#### Saved data entries

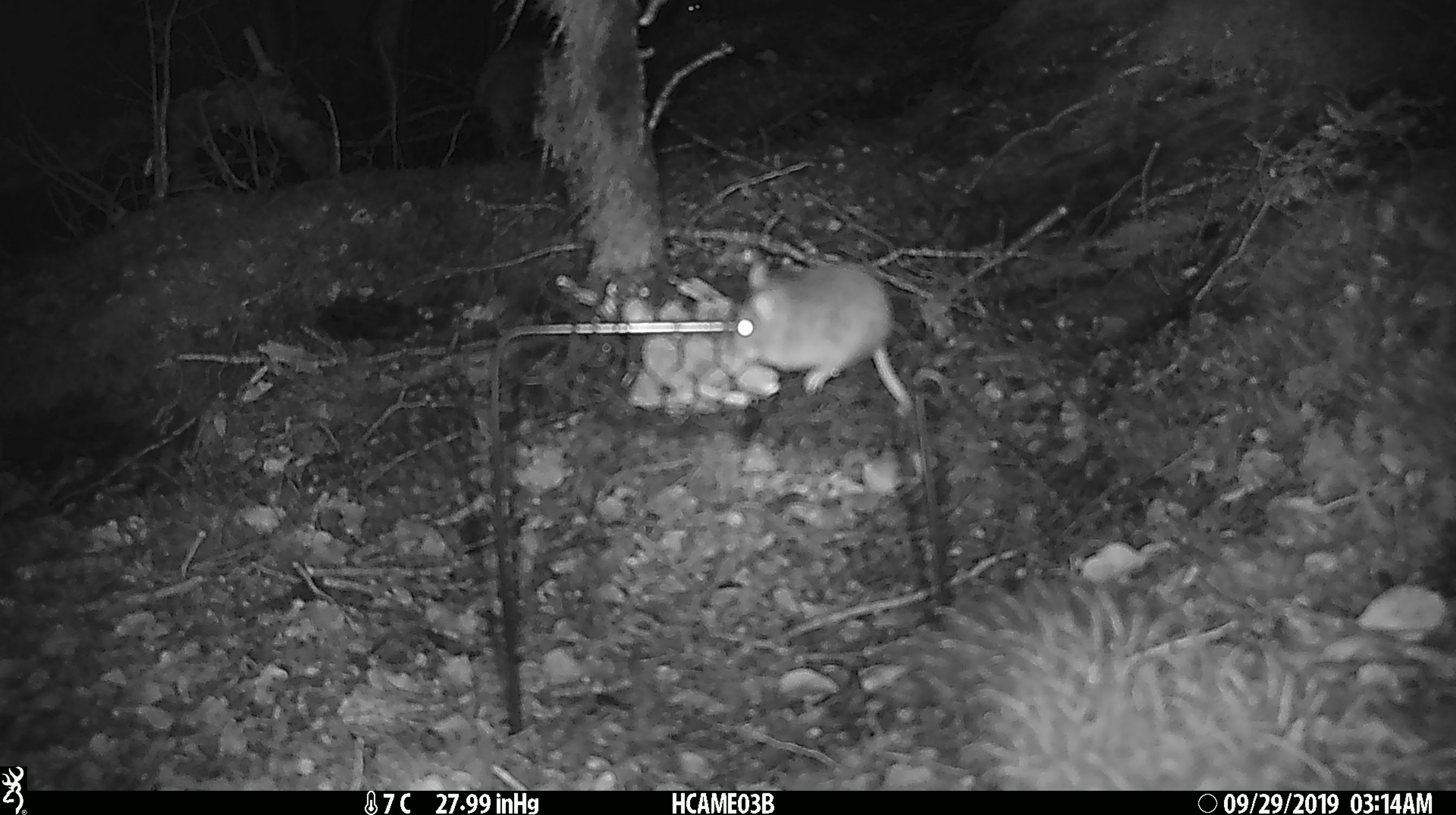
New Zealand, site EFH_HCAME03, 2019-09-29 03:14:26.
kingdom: Animalia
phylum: Chordata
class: Mammalia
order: Rodentia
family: Muridae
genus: Mus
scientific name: Mus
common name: mouse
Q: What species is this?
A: Mouse (Mus).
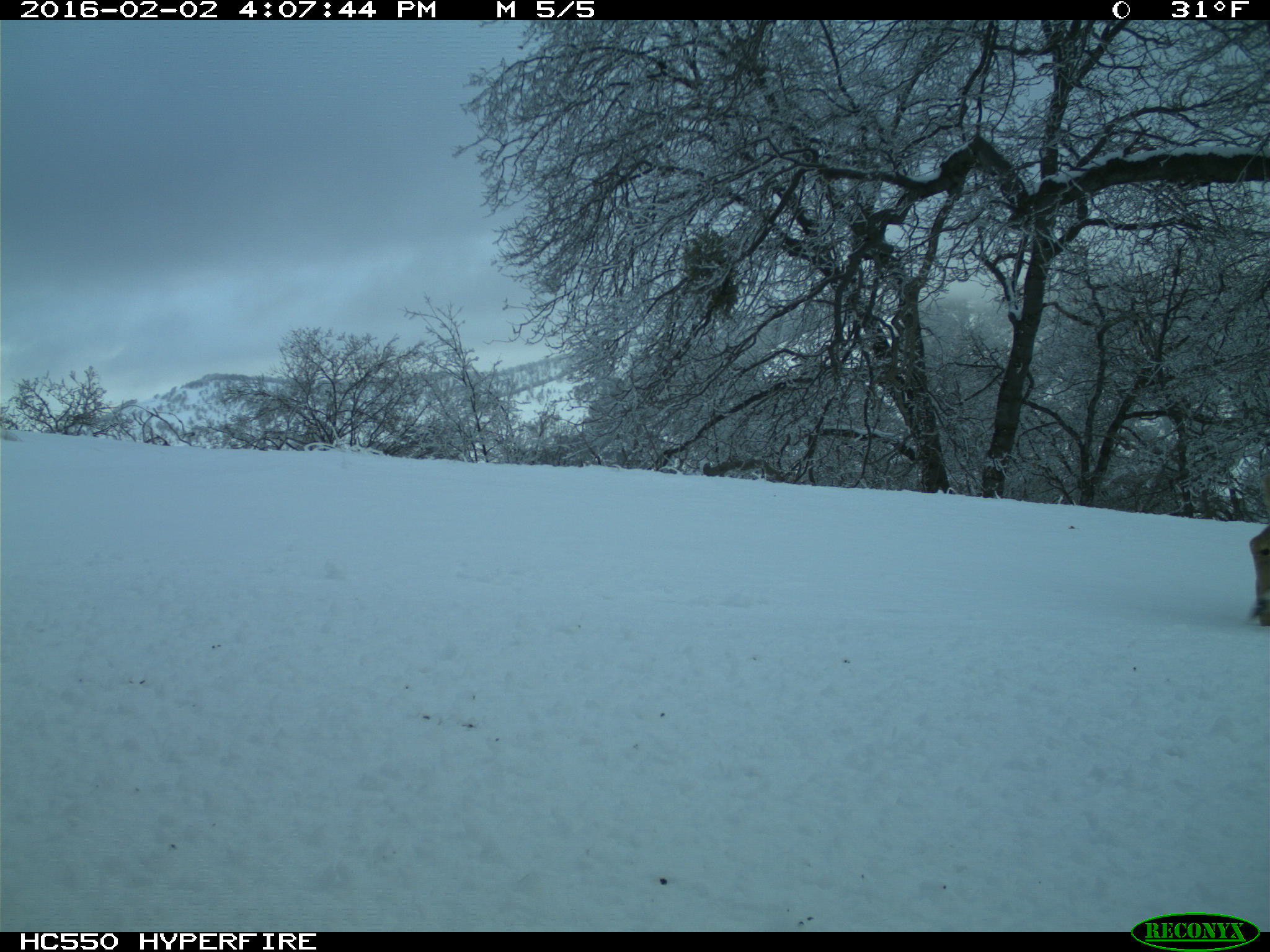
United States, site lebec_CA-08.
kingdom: Animalia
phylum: Chordata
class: Mammalia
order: Artiodactyla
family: Cervidae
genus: Odocoileus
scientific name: Odocoileus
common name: deer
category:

#### WORK TO COMPLETE
The response should repeat each record precisely and contain no pictures.

#### OUTPUT OF THE TASK
New Zealand, site EFH_HCAME03, 2019-09-29 03:14:26.
kingdom: Animalia
phylum: Chordata
class: Mammalia
order: Rodentia
family: Muridae
genus: Mus
scientific name: Mus
common name: mouse
Q: What species is this?
A: Mouse (Mus).
United States, site lebec_CA-08.
kingdom: Animalia
phylum: Chordata
class: Mammalia
order: Artiodactyla
family: Cervidae
genus: Odocoileus
scientific name: Odocoileus
common name: deer
category:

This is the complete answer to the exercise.